= Exercise requirements =
Repeat the line that contains "Measured from the" and all lines after it through the end, exactly as they are, minus the pictures.
★ ★ ★
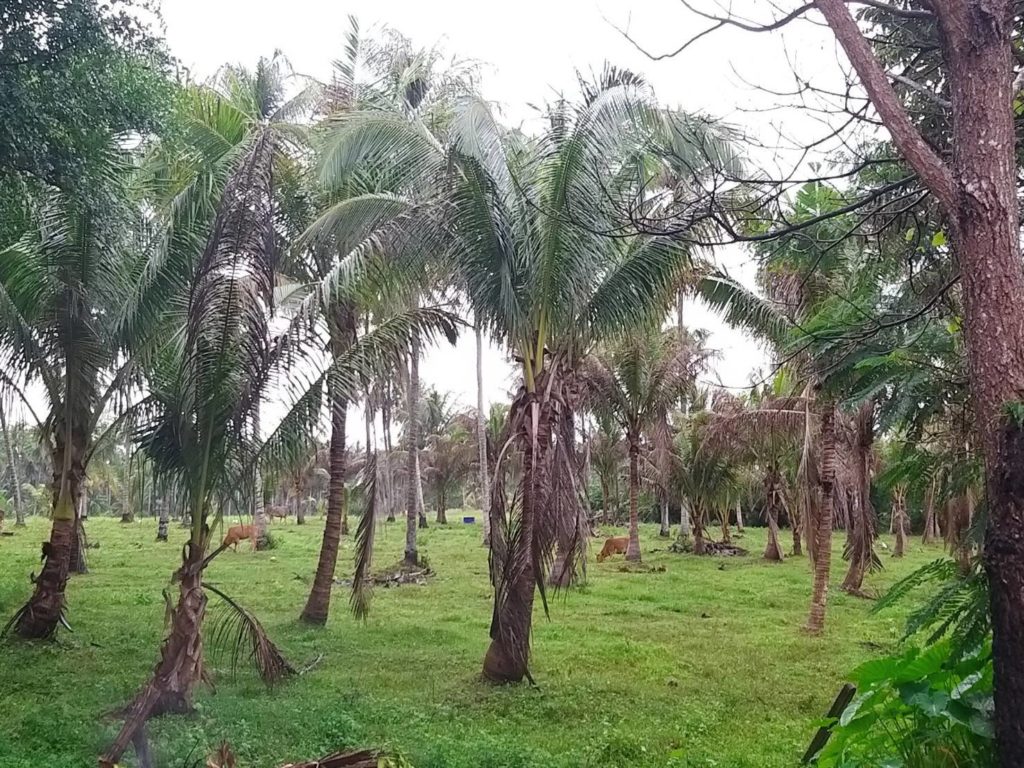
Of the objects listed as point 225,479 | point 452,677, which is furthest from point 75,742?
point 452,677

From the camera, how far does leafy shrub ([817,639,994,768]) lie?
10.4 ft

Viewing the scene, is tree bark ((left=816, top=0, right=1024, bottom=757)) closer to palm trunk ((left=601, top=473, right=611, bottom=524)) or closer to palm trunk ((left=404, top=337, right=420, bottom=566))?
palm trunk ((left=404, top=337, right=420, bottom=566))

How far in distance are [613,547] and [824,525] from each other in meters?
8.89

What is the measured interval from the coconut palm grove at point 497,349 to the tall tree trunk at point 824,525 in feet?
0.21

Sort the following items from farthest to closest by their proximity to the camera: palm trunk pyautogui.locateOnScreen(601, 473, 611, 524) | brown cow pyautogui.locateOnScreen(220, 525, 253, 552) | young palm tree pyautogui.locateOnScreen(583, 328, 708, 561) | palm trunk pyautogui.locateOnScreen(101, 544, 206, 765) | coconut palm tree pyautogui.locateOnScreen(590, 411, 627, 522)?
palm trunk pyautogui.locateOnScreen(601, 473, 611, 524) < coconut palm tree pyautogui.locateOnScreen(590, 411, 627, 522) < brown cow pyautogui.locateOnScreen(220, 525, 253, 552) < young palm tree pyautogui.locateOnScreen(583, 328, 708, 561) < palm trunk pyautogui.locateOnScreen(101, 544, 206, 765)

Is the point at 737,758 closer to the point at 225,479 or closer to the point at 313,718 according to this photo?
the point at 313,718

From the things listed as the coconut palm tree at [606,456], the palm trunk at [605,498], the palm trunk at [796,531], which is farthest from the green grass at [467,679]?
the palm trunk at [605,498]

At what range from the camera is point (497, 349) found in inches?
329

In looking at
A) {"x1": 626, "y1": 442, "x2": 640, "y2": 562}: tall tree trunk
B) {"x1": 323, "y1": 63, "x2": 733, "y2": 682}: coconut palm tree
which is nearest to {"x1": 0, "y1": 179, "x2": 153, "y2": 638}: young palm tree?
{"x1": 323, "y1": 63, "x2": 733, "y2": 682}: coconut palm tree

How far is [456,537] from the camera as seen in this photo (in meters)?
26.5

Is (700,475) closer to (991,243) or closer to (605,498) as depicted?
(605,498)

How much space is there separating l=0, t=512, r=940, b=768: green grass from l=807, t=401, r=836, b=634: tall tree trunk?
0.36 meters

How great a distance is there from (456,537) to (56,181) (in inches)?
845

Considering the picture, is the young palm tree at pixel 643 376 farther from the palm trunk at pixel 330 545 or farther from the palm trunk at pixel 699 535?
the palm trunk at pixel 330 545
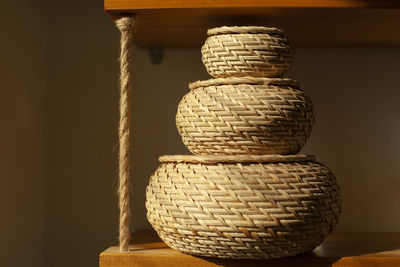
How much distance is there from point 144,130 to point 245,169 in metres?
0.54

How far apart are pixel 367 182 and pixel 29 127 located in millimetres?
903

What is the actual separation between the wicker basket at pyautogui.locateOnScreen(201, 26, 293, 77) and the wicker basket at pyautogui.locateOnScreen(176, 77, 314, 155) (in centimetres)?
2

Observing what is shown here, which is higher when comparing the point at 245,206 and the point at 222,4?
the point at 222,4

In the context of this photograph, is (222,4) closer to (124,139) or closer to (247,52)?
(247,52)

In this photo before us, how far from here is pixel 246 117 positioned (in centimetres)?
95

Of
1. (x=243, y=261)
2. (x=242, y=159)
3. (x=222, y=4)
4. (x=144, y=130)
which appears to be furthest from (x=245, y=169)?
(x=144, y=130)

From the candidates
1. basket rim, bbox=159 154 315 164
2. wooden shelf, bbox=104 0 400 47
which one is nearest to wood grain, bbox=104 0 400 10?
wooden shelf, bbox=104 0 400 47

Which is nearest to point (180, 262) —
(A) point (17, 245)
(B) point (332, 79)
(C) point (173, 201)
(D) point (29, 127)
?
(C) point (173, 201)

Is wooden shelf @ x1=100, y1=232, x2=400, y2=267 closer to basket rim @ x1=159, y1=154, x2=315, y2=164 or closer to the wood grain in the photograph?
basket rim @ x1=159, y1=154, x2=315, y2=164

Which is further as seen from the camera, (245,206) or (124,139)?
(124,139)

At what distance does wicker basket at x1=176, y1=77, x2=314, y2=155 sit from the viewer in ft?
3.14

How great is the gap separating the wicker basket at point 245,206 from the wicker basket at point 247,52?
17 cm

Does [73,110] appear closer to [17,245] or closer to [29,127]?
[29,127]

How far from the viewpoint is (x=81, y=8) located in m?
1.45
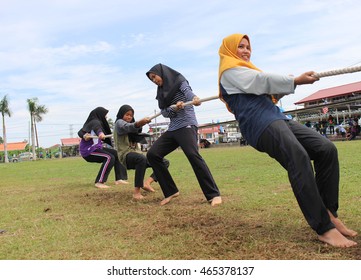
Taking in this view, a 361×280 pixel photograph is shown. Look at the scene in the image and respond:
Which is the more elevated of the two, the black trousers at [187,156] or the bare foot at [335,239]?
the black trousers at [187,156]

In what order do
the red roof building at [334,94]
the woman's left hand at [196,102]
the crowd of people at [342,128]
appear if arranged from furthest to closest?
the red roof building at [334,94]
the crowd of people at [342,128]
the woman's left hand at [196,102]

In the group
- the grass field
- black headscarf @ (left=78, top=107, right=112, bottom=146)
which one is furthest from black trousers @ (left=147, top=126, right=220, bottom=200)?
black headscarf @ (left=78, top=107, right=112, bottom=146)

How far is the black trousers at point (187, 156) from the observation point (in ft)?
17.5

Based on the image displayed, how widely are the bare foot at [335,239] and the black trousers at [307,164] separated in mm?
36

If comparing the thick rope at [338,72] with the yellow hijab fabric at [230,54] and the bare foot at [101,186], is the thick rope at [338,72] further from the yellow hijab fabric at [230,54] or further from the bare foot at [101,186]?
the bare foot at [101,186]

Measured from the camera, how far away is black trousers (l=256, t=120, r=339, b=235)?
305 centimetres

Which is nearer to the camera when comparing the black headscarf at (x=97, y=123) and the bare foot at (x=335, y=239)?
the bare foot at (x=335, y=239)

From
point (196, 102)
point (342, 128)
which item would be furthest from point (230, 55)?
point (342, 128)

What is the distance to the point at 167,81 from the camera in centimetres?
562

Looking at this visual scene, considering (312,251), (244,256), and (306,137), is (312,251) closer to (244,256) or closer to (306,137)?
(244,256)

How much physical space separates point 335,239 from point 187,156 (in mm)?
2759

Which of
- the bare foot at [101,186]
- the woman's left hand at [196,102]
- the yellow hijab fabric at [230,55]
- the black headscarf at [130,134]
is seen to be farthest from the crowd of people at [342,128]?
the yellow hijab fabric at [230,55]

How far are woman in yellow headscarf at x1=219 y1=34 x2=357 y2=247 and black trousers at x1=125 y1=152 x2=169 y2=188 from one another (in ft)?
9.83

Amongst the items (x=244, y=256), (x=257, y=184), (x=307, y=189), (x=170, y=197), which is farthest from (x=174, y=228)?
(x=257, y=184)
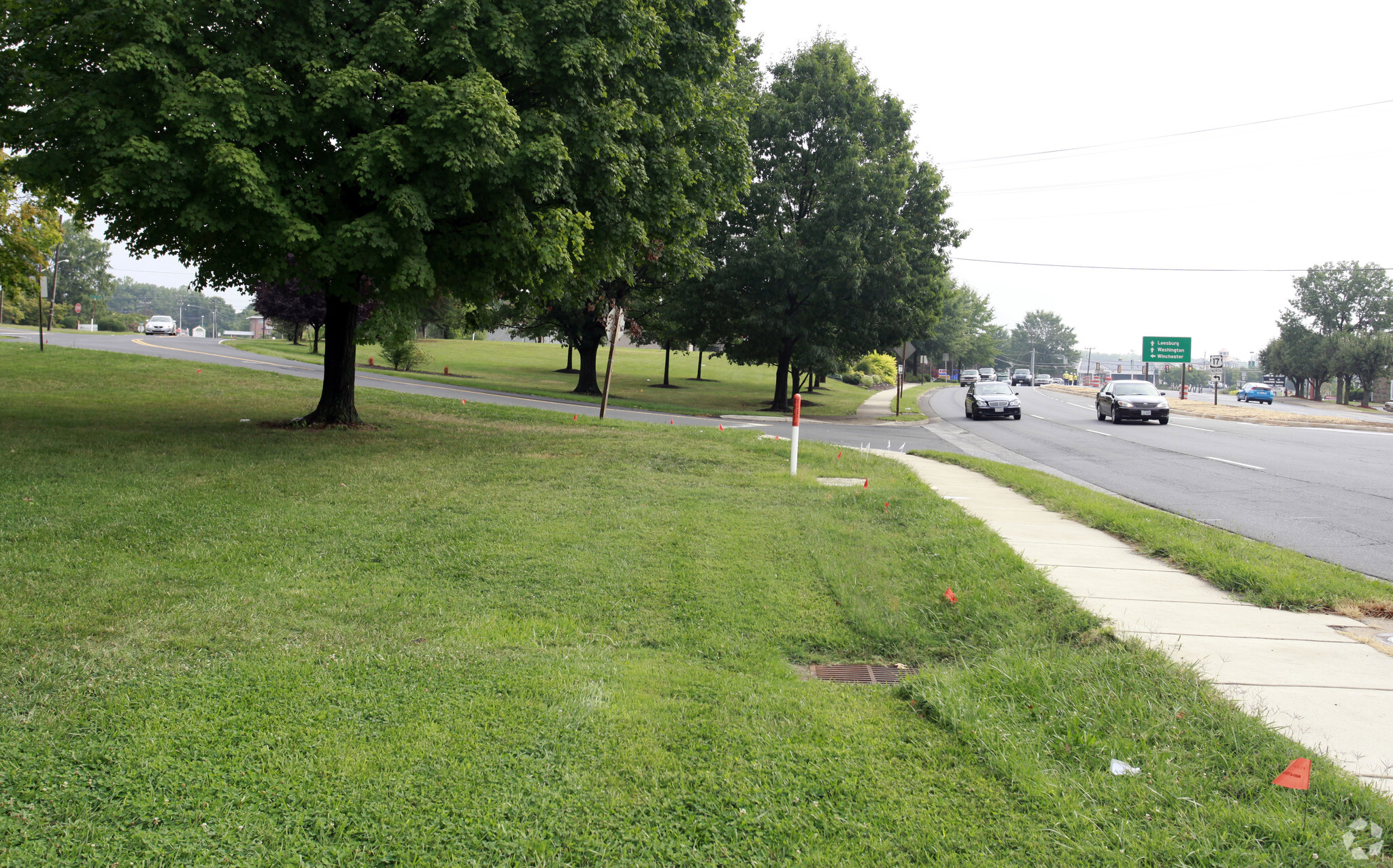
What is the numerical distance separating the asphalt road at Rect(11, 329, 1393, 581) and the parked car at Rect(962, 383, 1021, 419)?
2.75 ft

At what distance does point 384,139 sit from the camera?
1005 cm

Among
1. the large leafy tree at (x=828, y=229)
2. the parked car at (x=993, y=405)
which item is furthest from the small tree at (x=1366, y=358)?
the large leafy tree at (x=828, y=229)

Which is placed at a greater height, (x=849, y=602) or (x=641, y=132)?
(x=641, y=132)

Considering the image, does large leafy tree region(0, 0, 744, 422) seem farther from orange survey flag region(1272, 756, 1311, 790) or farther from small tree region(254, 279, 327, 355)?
★ ★ ★
= Answer =
Measured from the camera, how far away is black trousers (l=256, t=120, r=339, b=235)?
305 centimetres

Which is nearer to the camera when comparing the black headscarf at (x=97, y=123) and the bare foot at (x=335, y=239)?
the bare foot at (x=335, y=239)

From
point (196, 102)
point (342, 128)
which item would be furthest from point (230, 55)?
point (342, 128)

What is the distance to the point at 167,81 from the camera in centimetres?
562

Looking at this visual scene, considering (312,251), (244,256), and (306,137), is (312,251) closer to (244,256) or closer to (306,137)?
(244,256)

How much physical space separates point 335,239 from point 187,156 (in mm)?
2759

Which of
- the bare foot at [101,186]
- the woman's left hand at [196,102]
- the yellow hijab fabric at [230,55]
- the black headscarf at [130,134]
is seen to be farthest from the crowd of people at [342,128]?
the yellow hijab fabric at [230,55]

How far are woman in yellow headscarf at x1=219 y1=34 x2=357 y2=247 and black trousers at x1=125 y1=152 x2=169 y2=188 from one another (in ft)?
9.83

Amongst the items (x=244, y=256), (x=257, y=184), (x=307, y=189), (x=170, y=197), which is farthest from (x=174, y=228)?
(x=257, y=184)
What is the numerical distance separating the asphalt road at Rect(11, 329, 1393, 581) and the parked car at Rect(962, 383, 1021, 419)?
2.75 ft

At what distance does point 384,139 sit from the camera?
1005 cm

Among
1. the large leafy tree at (x=828, y=229)
2. the parked car at (x=993, y=405)
which item is furthest from the small tree at (x=1366, y=358)?
the large leafy tree at (x=828, y=229)

Which is placed at a greater height, (x=849, y=602) or (x=641, y=132)?
(x=641, y=132)

Considering the image, does large leafy tree region(0, 0, 744, 422) seem farther from orange survey flag region(1272, 756, 1311, 790) or farther from small tree region(254, 279, 327, 355)?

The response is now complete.